WORK INSTRUCTION A: Summarize the tow-hitch post below in two sentences.
WORK INSTRUCTION B: Condense the paragraph of the tow-hitch post that begins "Now in most people's universe" into a bulleted list of its main facts.
WORK INSTRUCTION C: Carry on writing the tow-hitch post from its last sentence, keeping the same casual voice.

Monday, October 14, 2013

towing the line

We can haz a draw bar and tow-hitch!

Now in most people's universe that is not a stellar event. But when you're trying a high level of self sufficiency, it means you have scavenged a tow hitch from the tip, and got a friend to do a spot of welding on it. It's a major step as the trailer exists, and will now go through the hoops to become street legal (which won't be quite as cheap as the tow-hitch, but will still be maybe 150 dollars - which ain't bad for something that will allow us to cart stuff around - much more easily - including the boat.) Officially this is the Zoo's carrier, but I am already planning on using it for the large supply of tree debris from the storm, a load of wood, and a load of sheep manure. Not sure if it would do a load of horse poo, or cow,(it's a very light trailer) but sheep is light.

GIVEN INFORMATION:
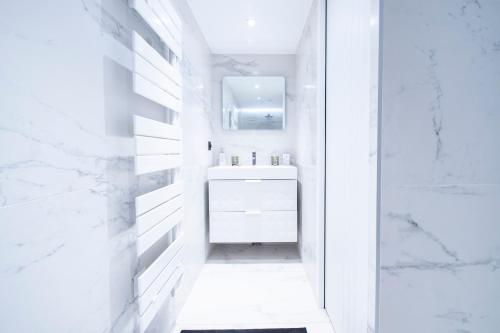 une salle de bain blanche avec un lavabo et un miroir dans l'établissement Villa in paris - Eiffel Tower area, à Paris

ANSWER BOX A: The writer now has a draw bar and tow hitch, scavenged from the tip and welded by a friend, and the trailer will next be made street legal for maybe 150 dollars. Although it is officially the Zoo's carrier, the writer plans to haul storm tree debris, wood and sheep manure with it, but is unsure about horse or cow manure because the trailer is very light.

ANSWER BOX B:
- For someone aiming at a high level of self-sufficiency, getting the tow hitch is a big deal: it was scavenged from the tip, and a friend welded it.
- The trailer exists and will now be made street legal, which will cost maybe 150 dollars.
- The trailer will make it much easier to cart things around, including the boat.
- It is officially the Zoo's carrier, but the writer plans to use it for storm tree debris, a load of wood and a load of sheep manure.
- Horse or cow manure may be too heavy for this very light trailer, but sheep manure is light.

ANSWER BOX C:
Years ago, when we were young flat-dwellers, newly together, and Barbara's family still owned the farm in the Drakensberg from whence the family rock comes, we were industriously, every weekend and holiday, trying to fix the old place on every trip we did up there. Purchases on not very much spare cash (Yes, we have practice)of various tools and bits of kit for the farm became pretty important to us. The Robin brush-cutter with its delightful Japanenglish instructions 'If you fell your leg in a hole, place blade in earth to stop revolutions' was one of our first, and did tons of work (all of which has now returned to bramble and invasive wattle after the place was expropriated by the conservation authorities... because of the wattle :-( It's now FAR worse than it was). We asked an engineer friend what bit of kit we needed most, next. His answer was 'off-road motive power.' Something to carry big loads from A-Z. I didn't really get it, then. We had strong backs and the volumes we were dealing with and distances we were moving stuff was small. I've learned since how right he was, and how this can multiply what you can achieve. A trailer and a two wheel drive ute isn't enough, but it's a big step up on a sedan car, or your legs and back.

And we work towards bigger steps.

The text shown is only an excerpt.